* **EXCERPTED PASSAGE**:
For the Fall semester, HCC will begin an expansion of the Z-Degree to offer core curriculum courses at two of their largest campuses. The goal is to have a core curriculum option at the 9 largest campuses by Spring 2020. This will mean that these classes, though designated “Z-Degree” will not actually permit a student to complete a degree. However, any program that wishes to offer a zero-cost degree will be able to build off of the existing core classes to provide degree plans at their campus.

Student Savings

The Z-Degree total savings were calculated using actual student enrollments and an average textbook cost of $100.  All OER savings refer to projected OER usage outside of the Z-Degree. To calculate All OER savings it was assumed that each faculty member who has a confirmed OER adoption was teaching 3 classes with 25 students each. This likely underestimates the actual number for two reasons: 1) actual adoptions are probably larger than confirmed adoptions, and 2) individual faculty likely teach more than 3 classes using entirely OER. Full-time faculty at HCC are required to teach 5 sections per semester, but they average over 6 sections per semester. Adjunct faculty are able to teach up to 3 sections per semester.

Table 2: Total Savings
Z-Degree All OER
Fall 2017 $  71,200.00 $312,000.00
Spring 2018 $118,100.00 $402,000.00
Total $189,300.00 $714,000.00

Student Success

Table 3: Grade Distribution Overview
% of Total Grades in Select Courses
Central Campus
A-C D, F W
Z-Degree 64.7% 26.7% 8.1%
Face to Face 68.8% 25.2% 5.1%
Online 59.9% 28.5% 11.7%
Non Z-Degree 67.0% 24.9% 7.4%
Face to Face 70.0% 22.4% 6.6%
Online 61.7% 29.1% 8.7%

Student success data here looks at the Fall 2017 semester at Central campus, where the Z-Degree was piloted. These are averages for all courses. When comparing similar courses, we obtained the following comparisons:

Table 4: # of Z-Degree Courses Performing Better

Than the Same Non Z-Degree Course

Central Campus
A-C D, F W
Z-Degree Face to Face 3 out of 9 3 out of 9 6 out of 9
Online 3 out of 9* 5 out of 9* 6 out of 9*

*Online 9 courses are included in this comparison because 2 of the online courses had no counterpart, non Z-Degree course.

Faculty and Student Surveys

Short student interviews:

Currently, only very preliminary results from faculty and student surveys and interviews are available. You can watch interviews with a few HCC students in the video embedded above. Preliminary faculty survey responses indicate that faculty have not done things any differently with their OER courses than with their regular courses. This is largely because the early participants in the Z-Degree were already using OER. However, faculty also demonstrated that they were unaware of the sorts of pedagogical innovations that could be made possible by using openly licensed resources.

* **SUPPLIED INFORMATION**:

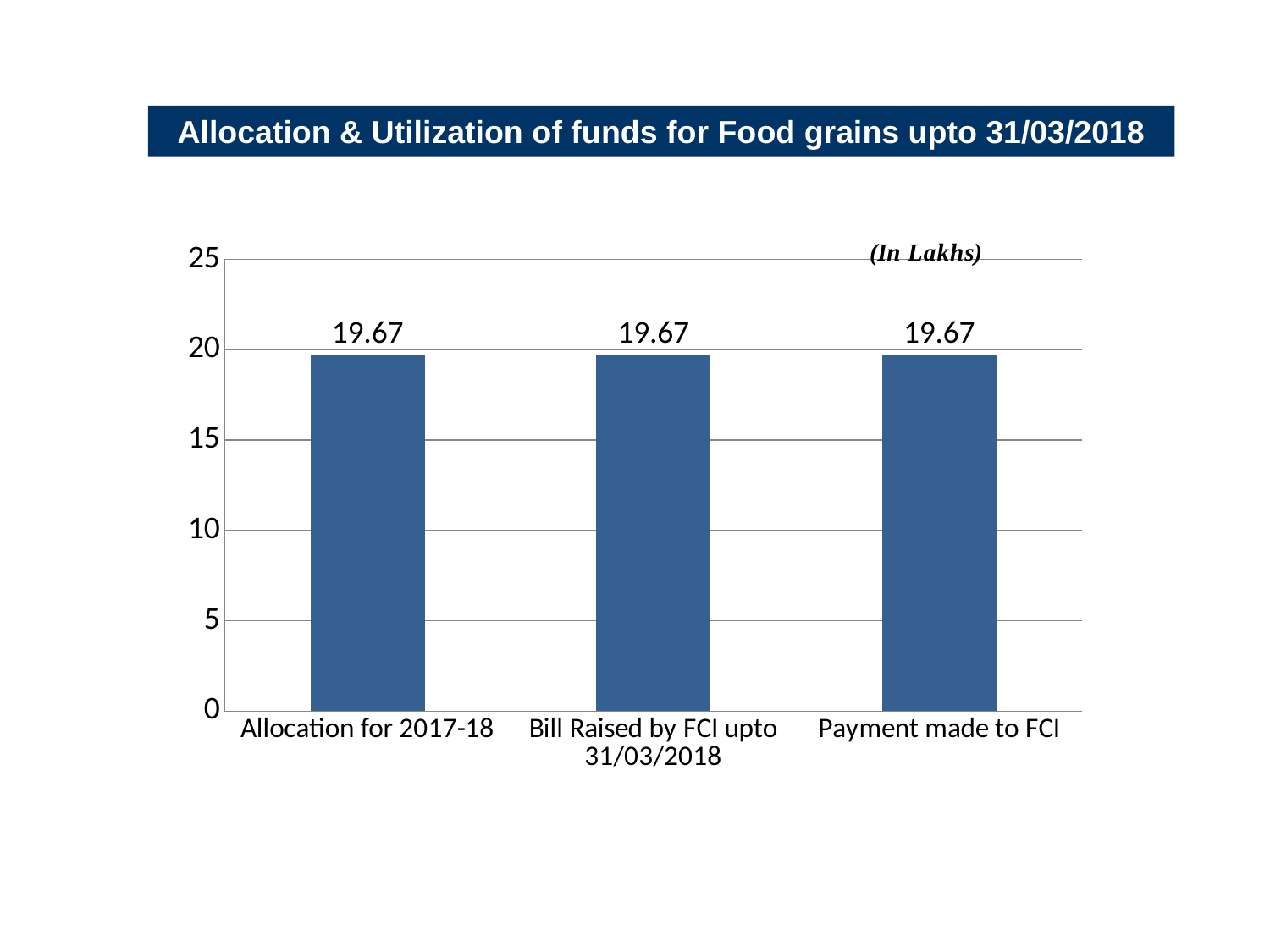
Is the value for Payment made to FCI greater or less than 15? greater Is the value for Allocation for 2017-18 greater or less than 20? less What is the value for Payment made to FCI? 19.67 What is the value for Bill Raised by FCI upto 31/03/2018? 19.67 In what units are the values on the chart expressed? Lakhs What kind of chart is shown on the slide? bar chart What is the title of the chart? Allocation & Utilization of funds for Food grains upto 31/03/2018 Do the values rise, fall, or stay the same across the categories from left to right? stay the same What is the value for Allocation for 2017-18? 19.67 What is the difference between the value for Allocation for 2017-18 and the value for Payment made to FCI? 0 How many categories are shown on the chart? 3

* **WHAT IS EXPECTED**:
Rewrite the Z-Degree passage from "Currently, only very" up to and including "openly licensed resources.", substituting "first participants" for "early participants".

* **ANSWER TO THIS TASK**:
Currently, only very preliminary results from faculty and student surveys and interviews are available. You can watch interviews with a few HCC students in the video embedded above. Preliminary faculty survey responses indicate that faculty have not done things any differently with their OER courses than with their regular courses. This is largely because the first participants in the Z-Degree were already using OER. However, faculty also demonstrated that they were unaware of the sorts of pedagogical innovations that could be made possible by using openly licensed resources.